Reclaiming Your Body, by Laura Booth

Dance requires a deep sense of embodiment. But that can be very challenging to do if you’ve experienced trauma. Trauma has a huge range; there is no set definition of what it is that can traumatize a body, a mind, an entire being, as we are all so individual in our processing.

For a long time I have hated being in my body because I could not allow myself to embody any movement. Being in my body required me to be in a state of constantly reliving the sensations of my trauma. It was far too much for my nervous system to cope with. Dance only held connotations of fear, distress, guilt and shame as that was what was living in my body. Dancing brought these feelings to a physical level, so I began to hate dance, angry that I wasn’t able to use it as a release. But how can you release what you are holding onto so tightly?

When the nervous system has been unsettled so significantly it requires a lot of time for it to come to again, which is not ideal when in an intense environment such as dance training. One regret I do have about my time at Northern is not being kinder to myself in first and second year. I spent so much time fighting with my body, expecting it to perform and demanding it to dance. But on reflection I needed to be caring for it, it was so deeply hurt but I was only punishing myself for that fact.

How do you reclaim your body? How do you dance in a body that is holding such trauma? These are two questions that I have been asking myself for the last two and a half years and I continue to ask them.

For me, it has been a case of meeting my body again, introducing myself to it, on its terms, as someone who is not there to cause my body or mind any fear or pain. I have had to ask my body to trust me, to let me sit within it again and reassure it that I would not harm it. I have had to be patient in learning to befriend the trauma in my body as for so long it refused to even let me in. I cannot express how disorientating it is too feel so distant from the body you have known as home since the day you were born.

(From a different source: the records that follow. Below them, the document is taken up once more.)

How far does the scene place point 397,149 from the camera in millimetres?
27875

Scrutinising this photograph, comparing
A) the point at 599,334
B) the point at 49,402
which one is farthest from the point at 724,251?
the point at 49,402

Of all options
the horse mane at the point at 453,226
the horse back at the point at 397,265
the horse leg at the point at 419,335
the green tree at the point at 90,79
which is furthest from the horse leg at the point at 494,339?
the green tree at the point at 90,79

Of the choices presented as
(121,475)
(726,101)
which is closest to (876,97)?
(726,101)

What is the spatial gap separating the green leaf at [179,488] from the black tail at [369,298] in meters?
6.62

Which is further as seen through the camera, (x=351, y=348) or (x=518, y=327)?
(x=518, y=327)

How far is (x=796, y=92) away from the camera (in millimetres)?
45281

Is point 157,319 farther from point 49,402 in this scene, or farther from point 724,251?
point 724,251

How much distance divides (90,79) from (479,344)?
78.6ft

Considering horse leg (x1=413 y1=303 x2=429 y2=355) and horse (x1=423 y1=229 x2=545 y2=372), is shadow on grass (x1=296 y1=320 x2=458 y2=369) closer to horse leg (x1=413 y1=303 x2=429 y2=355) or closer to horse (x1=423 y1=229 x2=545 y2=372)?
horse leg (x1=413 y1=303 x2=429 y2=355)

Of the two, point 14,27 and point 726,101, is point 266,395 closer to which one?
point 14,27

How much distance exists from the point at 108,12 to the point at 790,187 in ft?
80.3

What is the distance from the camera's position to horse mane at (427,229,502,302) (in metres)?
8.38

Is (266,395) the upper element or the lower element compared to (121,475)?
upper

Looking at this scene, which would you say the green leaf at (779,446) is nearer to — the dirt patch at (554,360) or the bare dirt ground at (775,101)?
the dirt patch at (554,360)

I am edging very, very slowly back into myself but there are still some days when I have to step back, as the memories still lie present within my body. But slowly, I am coming back home to myself.

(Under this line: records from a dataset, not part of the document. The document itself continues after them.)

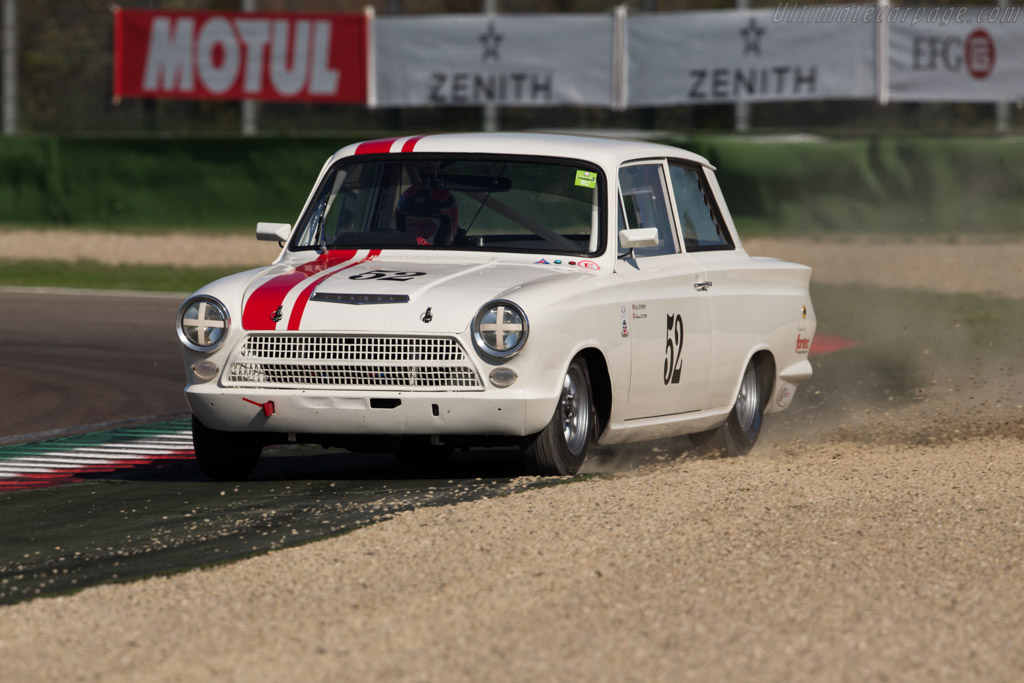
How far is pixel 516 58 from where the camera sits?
22.7m

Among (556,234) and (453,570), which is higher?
(556,234)

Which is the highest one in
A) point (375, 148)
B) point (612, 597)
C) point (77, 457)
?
point (375, 148)

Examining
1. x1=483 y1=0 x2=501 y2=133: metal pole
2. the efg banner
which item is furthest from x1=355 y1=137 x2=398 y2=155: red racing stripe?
x1=483 y1=0 x2=501 y2=133: metal pole

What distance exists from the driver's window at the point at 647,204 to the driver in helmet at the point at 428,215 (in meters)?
0.80

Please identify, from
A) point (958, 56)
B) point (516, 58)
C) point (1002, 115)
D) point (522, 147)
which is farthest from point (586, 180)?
point (516, 58)

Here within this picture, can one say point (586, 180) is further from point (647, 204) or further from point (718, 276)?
point (718, 276)

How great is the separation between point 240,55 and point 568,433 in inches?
679

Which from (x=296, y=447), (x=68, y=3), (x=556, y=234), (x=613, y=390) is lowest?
(x=296, y=447)

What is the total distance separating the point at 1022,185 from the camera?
68.2 feet

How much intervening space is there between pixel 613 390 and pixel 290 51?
55.4 feet

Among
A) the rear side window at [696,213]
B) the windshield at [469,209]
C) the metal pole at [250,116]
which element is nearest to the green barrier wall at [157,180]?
the metal pole at [250,116]


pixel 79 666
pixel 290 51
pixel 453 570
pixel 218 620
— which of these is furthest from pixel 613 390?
pixel 290 51

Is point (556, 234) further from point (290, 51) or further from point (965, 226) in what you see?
point (290, 51)

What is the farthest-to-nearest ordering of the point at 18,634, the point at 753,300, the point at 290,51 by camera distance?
the point at 290,51 < the point at 753,300 < the point at 18,634
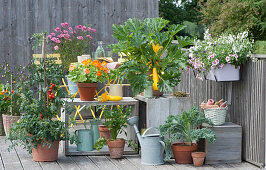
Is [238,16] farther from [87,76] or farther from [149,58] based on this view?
[87,76]

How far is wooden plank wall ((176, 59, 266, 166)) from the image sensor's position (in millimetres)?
4520

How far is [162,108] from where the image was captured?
502 centimetres

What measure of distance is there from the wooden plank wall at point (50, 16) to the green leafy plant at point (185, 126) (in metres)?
3.70

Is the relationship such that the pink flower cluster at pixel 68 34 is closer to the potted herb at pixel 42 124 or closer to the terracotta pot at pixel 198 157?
the potted herb at pixel 42 124

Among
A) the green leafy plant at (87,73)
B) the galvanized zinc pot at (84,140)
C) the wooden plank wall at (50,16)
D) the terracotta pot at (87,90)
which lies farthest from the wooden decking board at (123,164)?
the wooden plank wall at (50,16)

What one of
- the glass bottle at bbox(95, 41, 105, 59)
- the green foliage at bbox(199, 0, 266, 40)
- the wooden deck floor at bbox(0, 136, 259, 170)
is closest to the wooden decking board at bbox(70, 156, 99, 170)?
the wooden deck floor at bbox(0, 136, 259, 170)

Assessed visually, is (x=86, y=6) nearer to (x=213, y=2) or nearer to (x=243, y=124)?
(x=243, y=124)

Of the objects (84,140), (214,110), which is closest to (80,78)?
(84,140)

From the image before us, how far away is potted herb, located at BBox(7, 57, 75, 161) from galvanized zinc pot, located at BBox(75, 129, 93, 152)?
291 millimetres

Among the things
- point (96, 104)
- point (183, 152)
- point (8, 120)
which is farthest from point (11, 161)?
point (183, 152)

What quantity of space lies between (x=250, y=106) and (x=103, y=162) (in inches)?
60.8

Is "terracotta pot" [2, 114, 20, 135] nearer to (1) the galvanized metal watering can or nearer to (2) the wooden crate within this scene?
(1) the galvanized metal watering can

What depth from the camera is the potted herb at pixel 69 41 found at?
7836mm

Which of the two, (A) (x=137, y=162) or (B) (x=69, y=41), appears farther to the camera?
(B) (x=69, y=41)
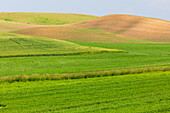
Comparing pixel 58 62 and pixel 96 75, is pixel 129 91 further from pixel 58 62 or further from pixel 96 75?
pixel 58 62

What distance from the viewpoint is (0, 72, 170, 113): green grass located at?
1109cm

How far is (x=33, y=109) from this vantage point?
11.1 m

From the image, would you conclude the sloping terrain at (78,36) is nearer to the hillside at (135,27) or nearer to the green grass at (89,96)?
the hillside at (135,27)

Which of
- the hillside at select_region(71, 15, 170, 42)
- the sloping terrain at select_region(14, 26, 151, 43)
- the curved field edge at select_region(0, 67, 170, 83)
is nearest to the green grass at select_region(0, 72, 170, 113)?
the curved field edge at select_region(0, 67, 170, 83)

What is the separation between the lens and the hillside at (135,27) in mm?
59969

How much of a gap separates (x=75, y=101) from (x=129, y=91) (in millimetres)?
3200

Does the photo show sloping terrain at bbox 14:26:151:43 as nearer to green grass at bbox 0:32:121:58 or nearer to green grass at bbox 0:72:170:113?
green grass at bbox 0:32:121:58

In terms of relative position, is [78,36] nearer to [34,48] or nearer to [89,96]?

To you the reader, you are not to blame for the traumas you have faced, so please do not punish yourself or hurt yourself further. As cliche as it may seem, acceptance really is the first step in stepping back to yourself but you cannot force that to happen. It takes time. It is a slow process, one with many steps to be taken in your own timing. But know that the option of coming home to yourself is there, the door is always open and when you are ready you will begin walking. You are allowed to reclaim your body and dancing can be so very joyous again, start by giving yourself love and time. You will find comfort within yourself again.